■ QUOTED TEXT
START

Córdoba magic: Lomito Completo, and the Red Death

Labor Day. Meaning that no one is actually doing any labor. Non-labor-doing is something that Argentines take very seriously.

The town looked dead. We had booked some days at a place called Córdoba Backpackers. After much walking, and very little signage, we arrived at our chosen crashpad only to be met with some confused resistance. As it was labor day, the attendant did not want to check us in early, and informed us that we would have to come back later. No Problem, we decided, but wanted to use the wi-fi in the meantime. it was then we were informed just how non-labor-doing this particular hostel was.

No internet. No Breakfast. No coffee. Not dealbreakers, but for the price the hostel was asking these sort of things are generally included. In fact, the website said all these were included; still not a dealbreaker.

Up Next: Dealbreaker.

Initially, we were shown one price sheet containing the price we agreed to when we pre-paid for the first night in Córdoba
through the hostel in Mendoza. Then after a few moments, our attendant put that price sheet away and pulled out a new sheet with higher prices and informed us this was the “new pricing” effective that morning. Dealbreaker.

Joe and I grabbed our bags from the luggage storage where we had placed them upon arrival and went to take on the city. After much walking and growling of stomachs, we found a cafe with open doors. The owner, who lived there with his family, happily obliged our aching stomachs and weary legs with chairs, coffee, and the saltiest omelets the planet has ever seen; it was a King’s breakfast. We left renewed and refreshed in our quest.

We found another hostel soon, as recommended in the Lonely Planet book, but it was dirty, smokey, and smelled so bad, we didn’t even consider it despite the tempting price tag. Some time later we happened upon our lovely new home away from home, the Córdoba Hostel. This place was ready with a decent bed at night and coffee every morning. Wi-fi was dependable and it had a great courtyard out back with a completely unusable foosball table.

We immediately met a girl from Sweden upstairs in the computer lounge outside our door. I can’t recall her name, but she was perhaps the chattiest thing I have ever met, and in need of company. She was constantly inviting us to come travel with her or go to a certain place to see a certain thing during our stay. She had been in South America learning Spanish for some time; looking for acceptance more than a language.

There was another dark chocolate haired Israeli girl staying there that neither Joe or I ever dared to talk to. She was all thick curves, ink, and piercings; daunting to say the least.

It was around this time that I decided to go for a hike back to our initial hosteling attempt because I, in my post-all-nighter funk had left both bottles of Russian Death in the luggage locker room. Irresponsible of me, to say the least. I managed to recover them, and Joe and I successfully unlocked his phone and were now able to communicate with the outside world.

END

■ RECORD EXCERPTS
START

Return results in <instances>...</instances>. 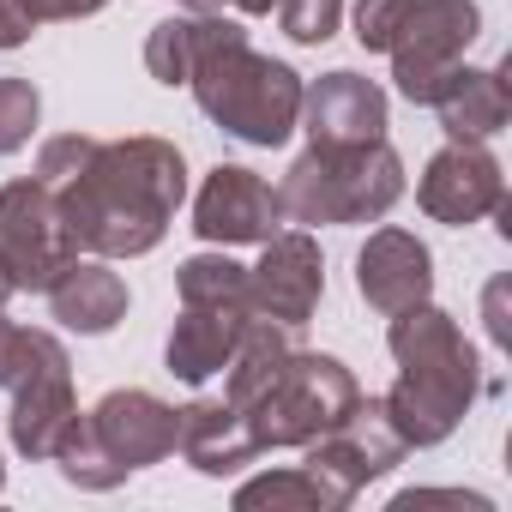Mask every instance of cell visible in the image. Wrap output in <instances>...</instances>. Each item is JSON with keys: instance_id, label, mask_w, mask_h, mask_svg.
Returning a JSON list of instances; mask_svg holds the SVG:
<instances>
[{"instance_id": "cell-30", "label": "cell", "mask_w": 512, "mask_h": 512, "mask_svg": "<svg viewBox=\"0 0 512 512\" xmlns=\"http://www.w3.org/2000/svg\"><path fill=\"white\" fill-rule=\"evenodd\" d=\"M211 7H217V13L229 7V13H247V19H266V13L278 7V0H211Z\"/></svg>"}, {"instance_id": "cell-11", "label": "cell", "mask_w": 512, "mask_h": 512, "mask_svg": "<svg viewBox=\"0 0 512 512\" xmlns=\"http://www.w3.org/2000/svg\"><path fill=\"white\" fill-rule=\"evenodd\" d=\"M260 266H247V308L260 320H278L290 332H302L326 296V253L308 229H278L272 241H260Z\"/></svg>"}, {"instance_id": "cell-22", "label": "cell", "mask_w": 512, "mask_h": 512, "mask_svg": "<svg viewBox=\"0 0 512 512\" xmlns=\"http://www.w3.org/2000/svg\"><path fill=\"white\" fill-rule=\"evenodd\" d=\"M235 506L253 512V506H296V512H344V494L332 482H320L308 464H290V470H266V476H253L235 488Z\"/></svg>"}, {"instance_id": "cell-2", "label": "cell", "mask_w": 512, "mask_h": 512, "mask_svg": "<svg viewBox=\"0 0 512 512\" xmlns=\"http://www.w3.org/2000/svg\"><path fill=\"white\" fill-rule=\"evenodd\" d=\"M386 350L398 362V380L380 404H386V422L398 428V440L416 452L452 440L482 392V356L464 338V326L446 308L416 302V308L392 314Z\"/></svg>"}, {"instance_id": "cell-14", "label": "cell", "mask_w": 512, "mask_h": 512, "mask_svg": "<svg viewBox=\"0 0 512 512\" xmlns=\"http://www.w3.org/2000/svg\"><path fill=\"white\" fill-rule=\"evenodd\" d=\"M386 91L350 67L338 73H320L314 85H302V127H308V145H368V139H386Z\"/></svg>"}, {"instance_id": "cell-21", "label": "cell", "mask_w": 512, "mask_h": 512, "mask_svg": "<svg viewBox=\"0 0 512 512\" xmlns=\"http://www.w3.org/2000/svg\"><path fill=\"white\" fill-rule=\"evenodd\" d=\"M290 350H296V344H290V326L253 314L247 332H241V344H235V356L223 362V398H229L235 410H247L253 398H260V392L278 380V368H284Z\"/></svg>"}, {"instance_id": "cell-13", "label": "cell", "mask_w": 512, "mask_h": 512, "mask_svg": "<svg viewBox=\"0 0 512 512\" xmlns=\"http://www.w3.org/2000/svg\"><path fill=\"white\" fill-rule=\"evenodd\" d=\"M500 199H506L500 157H494L488 145H476V139H446V145L428 157L422 181H416V205H422L434 223H446V229H464V223L494 217Z\"/></svg>"}, {"instance_id": "cell-26", "label": "cell", "mask_w": 512, "mask_h": 512, "mask_svg": "<svg viewBox=\"0 0 512 512\" xmlns=\"http://www.w3.org/2000/svg\"><path fill=\"white\" fill-rule=\"evenodd\" d=\"M404 7L410 0H356V43L368 49V55H386L392 49V37H398V25H404Z\"/></svg>"}, {"instance_id": "cell-32", "label": "cell", "mask_w": 512, "mask_h": 512, "mask_svg": "<svg viewBox=\"0 0 512 512\" xmlns=\"http://www.w3.org/2000/svg\"><path fill=\"white\" fill-rule=\"evenodd\" d=\"M0 488H7V464H0Z\"/></svg>"}, {"instance_id": "cell-1", "label": "cell", "mask_w": 512, "mask_h": 512, "mask_svg": "<svg viewBox=\"0 0 512 512\" xmlns=\"http://www.w3.org/2000/svg\"><path fill=\"white\" fill-rule=\"evenodd\" d=\"M187 199V157L157 133L97 139L85 163L55 187L61 223L79 253L97 260H139L151 253Z\"/></svg>"}, {"instance_id": "cell-16", "label": "cell", "mask_w": 512, "mask_h": 512, "mask_svg": "<svg viewBox=\"0 0 512 512\" xmlns=\"http://www.w3.org/2000/svg\"><path fill=\"white\" fill-rule=\"evenodd\" d=\"M247 320H253L247 302H181V320L169 326V344H163L169 374L187 386H205L211 374H223Z\"/></svg>"}, {"instance_id": "cell-4", "label": "cell", "mask_w": 512, "mask_h": 512, "mask_svg": "<svg viewBox=\"0 0 512 512\" xmlns=\"http://www.w3.org/2000/svg\"><path fill=\"white\" fill-rule=\"evenodd\" d=\"M175 440H181V410L175 404H163L145 386H115L91 410H79V422L67 428V440L55 446L49 464H61V476L73 488L109 494L133 470L163 464L175 452Z\"/></svg>"}, {"instance_id": "cell-8", "label": "cell", "mask_w": 512, "mask_h": 512, "mask_svg": "<svg viewBox=\"0 0 512 512\" xmlns=\"http://www.w3.org/2000/svg\"><path fill=\"white\" fill-rule=\"evenodd\" d=\"M482 37V7L476 0H410L404 25L392 37V79L410 103H434V91L464 67V49Z\"/></svg>"}, {"instance_id": "cell-5", "label": "cell", "mask_w": 512, "mask_h": 512, "mask_svg": "<svg viewBox=\"0 0 512 512\" xmlns=\"http://www.w3.org/2000/svg\"><path fill=\"white\" fill-rule=\"evenodd\" d=\"M290 223H380L404 199V157L386 139L308 145L278 181Z\"/></svg>"}, {"instance_id": "cell-27", "label": "cell", "mask_w": 512, "mask_h": 512, "mask_svg": "<svg viewBox=\"0 0 512 512\" xmlns=\"http://www.w3.org/2000/svg\"><path fill=\"white\" fill-rule=\"evenodd\" d=\"M91 145H97L91 133H61V139H49V145L37 151V181H43V187H61V181L85 163Z\"/></svg>"}, {"instance_id": "cell-15", "label": "cell", "mask_w": 512, "mask_h": 512, "mask_svg": "<svg viewBox=\"0 0 512 512\" xmlns=\"http://www.w3.org/2000/svg\"><path fill=\"white\" fill-rule=\"evenodd\" d=\"M356 290L374 314H404L434 296V253L410 229H374L356 253Z\"/></svg>"}, {"instance_id": "cell-23", "label": "cell", "mask_w": 512, "mask_h": 512, "mask_svg": "<svg viewBox=\"0 0 512 512\" xmlns=\"http://www.w3.org/2000/svg\"><path fill=\"white\" fill-rule=\"evenodd\" d=\"M181 302H247V266H235L229 253H193L175 272Z\"/></svg>"}, {"instance_id": "cell-29", "label": "cell", "mask_w": 512, "mask_h": 512, "mask_svg": "<svg viewBox=\"0 0 512 512\" xmlns=\"http://www.w3.org/2000/svg\"><path fill=\"white\" fill-rule=\"evenodd\" d=\"M19 350H25V326H13L7 308H0V392H7V380L19 368Z\"/></svg>"}, {"instance_id": "cell-12", "label": "cell", "mask_w": 512, "mask_h": 512, "mask_svg": "<svg viewBox=\"0 0 512 512\" xmlns=\"http://www.w3.org/2000/svg\"><path fill=\"white\" fill-rule=\"evenodd\" d=\"M284 199L266 175H253L241 163H217L193 199V235L205 247H260L284 229Z\"/></svg>"}, {"instance_id": "cell-3", "label": "cell", "mask_w": 512, "mask_h": 512, "mask_svg": "<svg viewBox=\"0 0 512 512\" xmlns=\"http://www.w3.org/2000/svg\"><path fill=\"white\" fill-rule=\"evenodd\" d=\"M187 91L211 127H223L241 145H260V151H278L302 127V73L260 55L247 43V31L205 49Z\"/></svg>"}, {"instance_id": "cell-19", "label": "cell", "mask_w": 512, "mask_h": 512, "mask_svg": "<svg viewBox=\"0 0 512 512\" xmlns=\"http://www.w3.org/2000/svg\"><path fill=\"white\" fill-rule=\"evenodd\" d=\"M175 452H181L199 476H235L241 464L260 458V446H253V434H247V422H241V410H235L229 398H193V404L181 410V440H175Z\"/></svg>"}, {"instance_id": "cell-9", "label": "cell", "mask_w": 512, "mask_h": 512, "mask_svg": "<svg viewBox=\"0 0 512 512\" xmlns=\"http://www.w3.org/2000/svg\"><path fill=\"white\" fill-rule=\"evenodd\" d=\"M73 260H79V247L61 223L55 187H43L37 175L0 187V272L13 278V290L43 296Z\"/></svg>"}, {"instance_id": "cell-18", "label": "cell", "mask_w": 512, "mask_h": 512, "mask_svg": "<svg viewBox=\"0 0 512 512\" xmlns=\"http://www.w3.org/2000/svg\"><path fill=\"white\" fill-rule=\"evenodd\" d=\"M446 127V139H476L488 145L494 133H506L512 121V91H506V73L500 67H452V79L434 91L428 103Z\"/></svg>"}, {"instance_id": "cell-31", "label": "cell", "mask_w": 512, "mask_h": 512, "mask_svg": "<svg viewBox=\"0 0 512 512\" xmlns=\"http://www.w3.org/2000/svg\"><path fill=\"white\" fill-rule=\"evenodd\" d=\"M13 296H19V290H13V278H7V272H0V308H7Z\"/></svg>"}, {"instance_id": "cell-17", "label": "cell", "mask_w": 512, "mask_h": 512, "mask_svg": "<svg viewBox=\"0 0 512 512\" xmlns=\"http://www.w3.org/2000/svg\"><path fill=\"white\" fill-rule=\"evenodd\" d=\"M49 296V314L67 326V332H79V338H103V332H115L121 320H127V278L109 266V260H97V253H79V260L43 290Z\"/></svg>"}, {"instance_id": "cell-6", "label": "cell", "mask_w": 512, "mask_h": 512, "mask_svg": "<svg viewBox=\"0 0 512 512\" xmlns=\"http://www.w3.org/2000/svg\"><path fill=\"white\" fill-rule=\"evenodd\" d=\"M362 386L356 374L338 362V356H320V350H290L278 380L241 410L247 434L260 452H278V446H308L314 434H326L332 422H344L356 410Z\"/></svg>"}, {"instance_id": "cell-24", "label": "cell", "mask_w": 512, "mask_h": 512, "mask_svg": "<svg viewBox=\"0 0 512 512\" xmlns=\"http://www.w3.org/2000/svg\"><path fill=\"white\" fill-rule=\"evenodd\" d=\"M43 121V91L31 79H0V157H13L37 139Z\"/></svg>"}, {"instance_id": "cell-20", "label": "cell", "mask_w": 512, "mask_h": 512, "mask_svg": "<svg viewBox=\"0 0 512 512\" xmlns=\"http://www.w3.org/2000/svg\"><path fill=\"white\" fill-rule=\"evenodd\" d=\"M241 25L235 19H223V13H175V19H163V25H151V37H145V73L157 79V85H187L193 79V67H199V55L205 49H217L223 37H235Z\"/></svg>"}, {"instance_id": "cell-7", "label": "cell", "mask_w": 512, "mask_h": 512, "mask_svg": "<svg viewBox=\"0 0 512 512\" xmlns=\"http://www.w3.org/2000/svg\"><path fill=\"white\" fill-rule=\"evenodd\" d=\"M7 392H13V416H7L13 452H19V458H31V464H49V458H55V446L67 440V428L79 422L67 344H61L55 332L25 326V350H19V368H13Z\"/></svg>"}, {"instance_id": "cell-10", "label": "cell", "mask_w": 512, "mask_h": 512, "mask_svg": "<svg viewBox=\"0 0 512 512\" xmlns=\"http://www.w3.org/2000/svg\"><path fill=\"white\" fill-rule=\"evenodd\" d=\"M404 440H398V428L386 422V404L380 398H356V410L344 416V422H332L326 434H314L308 446H302V464L320 476V482H332L338 494H344V506L368 488V482H380V476H392L398 464H404Z\"/></svg>"}, {"instance_id": "cell-28", "label": "cell", "mask_w": 512, "mask_h": 512, "mask_svg": "<svg viewBox=\"0 0 512 512\" xmlns=\"http://www.w3.org/2000/svg\"><path fill=\"white\" fill-rule=\"evenodd\" d=\"M13 7H19L31 25H49V19H91V13L109 7V0H13Z\"/></svg>"}, {"instance_id": "cell-25", "label": "cell", "mask_w": 512, "mask_h": 512, "mask_svg": "<svg viewBox=\"0 0 512 512\" xmlns=\"http://www.w3.org/2000/svg\"><path fill=\"white\" fill-rule=\"evenodd\" d=\"M272 13H278V25H284V37H290V43L320 49V43H332V37H338L344 0H278Z\"/></svg>"}]
</instances>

END

■ INSTRUCTION
Return the passage of the Córdoba travel post above from "Labor Day. Meaning" up to and including "Up Next: Dealbreaker.", copied word for word.

■ ANSWER BELOW
Labor Day. Meaning that no one is actually doing any labor. Non-labor-doing is something that Argentines take very seriously.

The town looked dead. We had booked some days at a place called Córdoba Backpackers. After much walking, and very little signage, we arrived at our chosen crashpad only to be met with some confused resistance. As it was labor day, the attendant did not want to check us in early, and informed us that we would have to come back later. No Problem, we decided, but wanted to use the wi-fi in the meantime. it was then we were informed just how non-labor-doing this particular hostel was.

No internet. No Breakfast. No coffee. Not dealbreakers, but for the price the hostel was asking these sort of things are generally included. In fact, the website said all these were included; still not a dealbreaker.

Up Next: Dealbreaker.